Consegna A:
Individua e copia tutte le righe dei dati che contengono la stringa "closest", tenendo conto di maiuscole e minuscole.

Testo:
────────
Un romanzo dal passato

di Rino Di Stefano

Copertina de "Il Ritorno del Principe"

“Il ritorno del Principe” è il mio terzo romanzo, ma nasce da un’idea che risale all’ormai lontano 1977. Vorrei precisare, affinché non ci siano dubbi, che in quanto romanzo sia la trama che i personaggi sono frutto di fantasia. Anche se in questi libri traspare sempre un qualcosa relativo alle mie passate esperienze personali, non mi piace inserire elementi autobiografici nell’intreccio del racconto che scrivo. Un romanzo nasce da un progetto, da sensazioni, spesso da ricordi e dal desiderio di ricreare situazioni che, per quanto possano sembrare verosimili, non devono per forza rispecchiare la realtà. Nel caso specifico, “Il ritorno del Principe” narra dell’inchiesta di un giornalista milanese inviato a Napoli per scrivere un articolo di colore su un nobile del Settecento napoletano: Raimondo de Sangro, Principe di San Severo. Non voglio anticiparvi nulla della trama, perché vi toglierei il piacere della lettura. Dico soltanto che la trasferta del giornalista si trasforma in un’avventura a metà tra lo spiritismo e il paranormale, con notevoli implicazioni criminali da parte di una setta segreta. Come finirà, lo scoprirete leggendo.
────────
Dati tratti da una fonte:

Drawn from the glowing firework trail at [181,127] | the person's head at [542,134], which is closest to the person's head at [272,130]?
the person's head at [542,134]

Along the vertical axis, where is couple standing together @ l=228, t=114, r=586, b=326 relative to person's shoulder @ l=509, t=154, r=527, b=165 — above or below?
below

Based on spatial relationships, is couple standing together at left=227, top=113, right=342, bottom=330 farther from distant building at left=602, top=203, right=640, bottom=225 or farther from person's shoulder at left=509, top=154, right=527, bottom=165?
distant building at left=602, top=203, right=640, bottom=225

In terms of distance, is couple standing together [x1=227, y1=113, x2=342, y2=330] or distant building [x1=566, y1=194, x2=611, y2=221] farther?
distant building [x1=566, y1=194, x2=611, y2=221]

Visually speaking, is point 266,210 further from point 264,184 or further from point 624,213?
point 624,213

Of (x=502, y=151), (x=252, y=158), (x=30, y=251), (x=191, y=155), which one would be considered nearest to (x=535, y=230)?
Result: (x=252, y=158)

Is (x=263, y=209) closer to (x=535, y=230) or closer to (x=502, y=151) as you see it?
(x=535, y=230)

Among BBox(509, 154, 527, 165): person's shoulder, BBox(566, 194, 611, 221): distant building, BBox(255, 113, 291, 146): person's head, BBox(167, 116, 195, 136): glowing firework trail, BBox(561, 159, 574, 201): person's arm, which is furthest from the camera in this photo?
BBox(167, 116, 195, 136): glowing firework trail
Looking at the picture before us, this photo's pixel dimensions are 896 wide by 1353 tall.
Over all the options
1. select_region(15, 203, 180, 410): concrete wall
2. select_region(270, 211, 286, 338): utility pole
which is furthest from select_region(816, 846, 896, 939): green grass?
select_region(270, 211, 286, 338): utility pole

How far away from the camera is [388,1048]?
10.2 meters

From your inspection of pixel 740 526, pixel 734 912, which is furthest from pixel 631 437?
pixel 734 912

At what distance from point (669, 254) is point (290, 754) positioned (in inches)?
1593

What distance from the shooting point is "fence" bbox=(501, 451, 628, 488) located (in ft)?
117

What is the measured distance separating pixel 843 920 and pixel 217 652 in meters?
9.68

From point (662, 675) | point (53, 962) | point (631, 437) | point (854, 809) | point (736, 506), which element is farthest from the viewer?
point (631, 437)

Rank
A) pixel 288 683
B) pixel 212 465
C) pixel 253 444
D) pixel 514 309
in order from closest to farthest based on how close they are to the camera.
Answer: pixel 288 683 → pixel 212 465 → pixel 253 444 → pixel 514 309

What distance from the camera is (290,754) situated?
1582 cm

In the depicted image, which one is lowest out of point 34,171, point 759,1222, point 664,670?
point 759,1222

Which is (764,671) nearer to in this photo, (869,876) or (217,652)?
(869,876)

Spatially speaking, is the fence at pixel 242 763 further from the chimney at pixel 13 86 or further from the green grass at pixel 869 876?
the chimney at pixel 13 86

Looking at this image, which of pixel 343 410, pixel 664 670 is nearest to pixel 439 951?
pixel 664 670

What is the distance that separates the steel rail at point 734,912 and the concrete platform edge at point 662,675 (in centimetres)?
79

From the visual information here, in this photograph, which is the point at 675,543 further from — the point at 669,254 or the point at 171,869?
────────
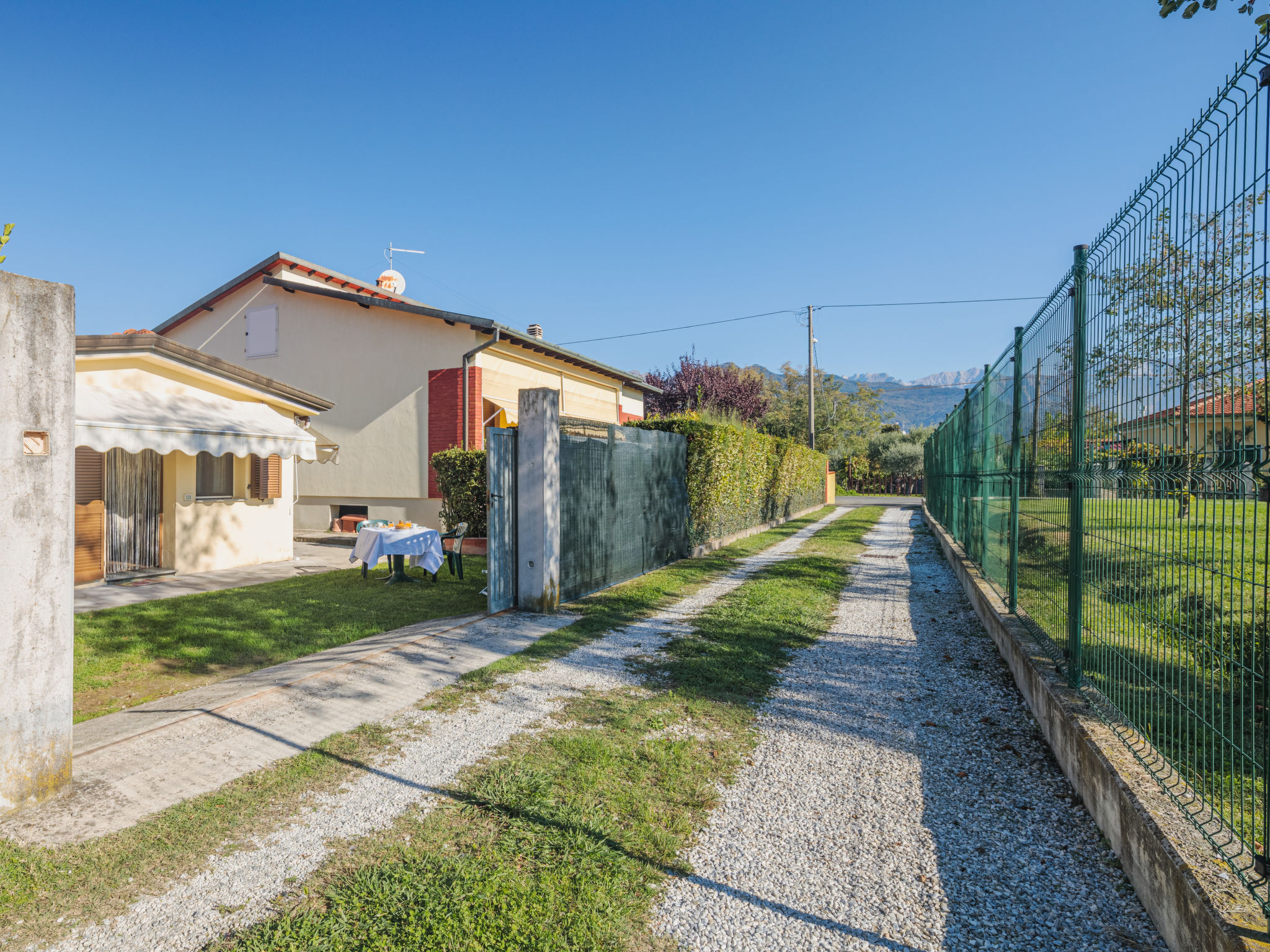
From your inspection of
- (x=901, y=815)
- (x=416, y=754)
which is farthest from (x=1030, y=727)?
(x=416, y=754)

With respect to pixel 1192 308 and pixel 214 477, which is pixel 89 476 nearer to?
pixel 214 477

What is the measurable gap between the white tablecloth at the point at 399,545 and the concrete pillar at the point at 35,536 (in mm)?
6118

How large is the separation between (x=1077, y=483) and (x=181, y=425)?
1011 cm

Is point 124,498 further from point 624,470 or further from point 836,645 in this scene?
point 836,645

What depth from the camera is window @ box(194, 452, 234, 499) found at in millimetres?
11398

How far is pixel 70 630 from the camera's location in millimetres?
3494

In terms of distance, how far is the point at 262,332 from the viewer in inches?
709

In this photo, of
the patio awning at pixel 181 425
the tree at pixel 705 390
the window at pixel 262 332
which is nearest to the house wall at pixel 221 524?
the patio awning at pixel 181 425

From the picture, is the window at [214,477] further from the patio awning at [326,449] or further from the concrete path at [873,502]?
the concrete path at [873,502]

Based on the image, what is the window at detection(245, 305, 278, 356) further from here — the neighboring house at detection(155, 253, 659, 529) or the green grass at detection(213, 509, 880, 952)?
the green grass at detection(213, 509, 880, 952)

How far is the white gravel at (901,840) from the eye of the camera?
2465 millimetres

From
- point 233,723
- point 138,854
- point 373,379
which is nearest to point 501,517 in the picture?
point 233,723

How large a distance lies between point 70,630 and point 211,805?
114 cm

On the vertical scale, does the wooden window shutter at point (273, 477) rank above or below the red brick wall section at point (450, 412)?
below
────────
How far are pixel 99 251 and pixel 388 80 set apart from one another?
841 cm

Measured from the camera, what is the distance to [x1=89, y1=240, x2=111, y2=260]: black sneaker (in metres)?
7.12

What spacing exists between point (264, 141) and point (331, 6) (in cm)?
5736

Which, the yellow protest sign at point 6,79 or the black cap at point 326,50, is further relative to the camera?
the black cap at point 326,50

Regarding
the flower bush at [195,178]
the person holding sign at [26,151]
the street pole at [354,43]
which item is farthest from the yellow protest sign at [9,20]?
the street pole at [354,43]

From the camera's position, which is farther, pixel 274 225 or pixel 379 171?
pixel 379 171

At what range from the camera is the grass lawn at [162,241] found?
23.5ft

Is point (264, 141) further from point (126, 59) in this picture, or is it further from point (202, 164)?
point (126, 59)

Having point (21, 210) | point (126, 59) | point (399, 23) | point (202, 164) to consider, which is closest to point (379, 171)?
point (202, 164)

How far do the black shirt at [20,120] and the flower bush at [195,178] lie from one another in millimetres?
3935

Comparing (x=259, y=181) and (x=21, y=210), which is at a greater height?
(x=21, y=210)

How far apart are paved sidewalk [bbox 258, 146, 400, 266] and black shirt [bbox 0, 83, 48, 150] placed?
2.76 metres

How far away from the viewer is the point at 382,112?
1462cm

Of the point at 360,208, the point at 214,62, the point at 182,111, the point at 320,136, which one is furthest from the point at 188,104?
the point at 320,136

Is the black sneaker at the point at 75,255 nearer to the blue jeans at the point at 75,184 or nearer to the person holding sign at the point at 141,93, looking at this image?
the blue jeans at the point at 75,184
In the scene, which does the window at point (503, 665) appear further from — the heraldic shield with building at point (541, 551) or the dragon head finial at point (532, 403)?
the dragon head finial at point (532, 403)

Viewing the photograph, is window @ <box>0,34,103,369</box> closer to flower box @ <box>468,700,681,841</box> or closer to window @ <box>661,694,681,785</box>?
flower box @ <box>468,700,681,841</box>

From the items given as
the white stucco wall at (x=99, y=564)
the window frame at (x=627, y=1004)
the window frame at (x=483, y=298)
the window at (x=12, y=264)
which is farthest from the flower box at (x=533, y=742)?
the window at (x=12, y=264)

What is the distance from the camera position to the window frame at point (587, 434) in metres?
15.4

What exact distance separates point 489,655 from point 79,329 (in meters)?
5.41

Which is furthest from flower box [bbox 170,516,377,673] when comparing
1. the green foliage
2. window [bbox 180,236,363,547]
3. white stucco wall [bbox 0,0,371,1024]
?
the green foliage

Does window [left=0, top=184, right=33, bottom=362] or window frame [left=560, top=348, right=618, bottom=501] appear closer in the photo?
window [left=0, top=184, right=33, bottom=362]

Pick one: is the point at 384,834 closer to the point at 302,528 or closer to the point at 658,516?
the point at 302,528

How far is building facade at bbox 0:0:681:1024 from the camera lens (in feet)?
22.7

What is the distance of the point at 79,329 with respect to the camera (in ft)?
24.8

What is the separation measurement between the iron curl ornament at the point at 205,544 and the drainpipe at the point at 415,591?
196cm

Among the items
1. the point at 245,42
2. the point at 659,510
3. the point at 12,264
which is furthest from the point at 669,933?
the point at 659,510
────────
Consegna B:
Riprendi la presentazione del romanzo "Il ritorno del Principe" e continuala a partire dalla sua ultima frase.

Risultato A:
Drawn from the glowing firework trail at [181,127] | the person's head at [542,134], which is closest to the person's head at [272,130]?
in order from closest to farthest based on how close they are to the camera.
Having point (21, 210) | point (126, 59) | point (399, 23) | point (202, 164) to consider, which is closest to point (379, 171)?

Risultato B:
Voglio raccontarvi, però, come e in quale occasione mi è nata l’idea di scrivere questo romanzo. Tutto nasce nella redazione del quotidiano genovese del pomeriggio “Corriere Mercantile”, dove sono stato assunto lunedì 13 giugno del 1977, appena tornato dai miei studi di giornalismo negli Stati Uniti. Anni prima, quando ancora studiavo Scienze Politiche all’Università di Genova, vi avevo collaborato, diventando giornalista pubblicista. Nel giugno del ’77, invece, ero aspirante praticante giornalista. Sarei diventato praticante a tutti gli effetti solo l’anno dopo. Per chi non lo sapesse, praticante è il primo passo per diventare giornalista professionista: si fanno diciotto mesi di praticantato in una redazione, poi si va a Roma a sostenere l’esame di Stato (scritto e orale). Se lo si supera, si viene iscritti nell’Albo dei Giornalisti Elenco Professionisti.
Dunque, avevo iniziato il mio lavoro al “Corriere Mercantile” partendo dal settore che è alla base del mestiere, la cronaca nera. A parte i vari omicidi, rapine e situazioni sordide di ogni tipo che fui costretto a cuccarmi, ben presto venni catapultato in quella che era la situazione più frequente di quei giorni: il terrorismo. Mi sono fatto una bella esperienza in materia di Brigate Rosse e per alcuni anni quella è stata la mia attività principale.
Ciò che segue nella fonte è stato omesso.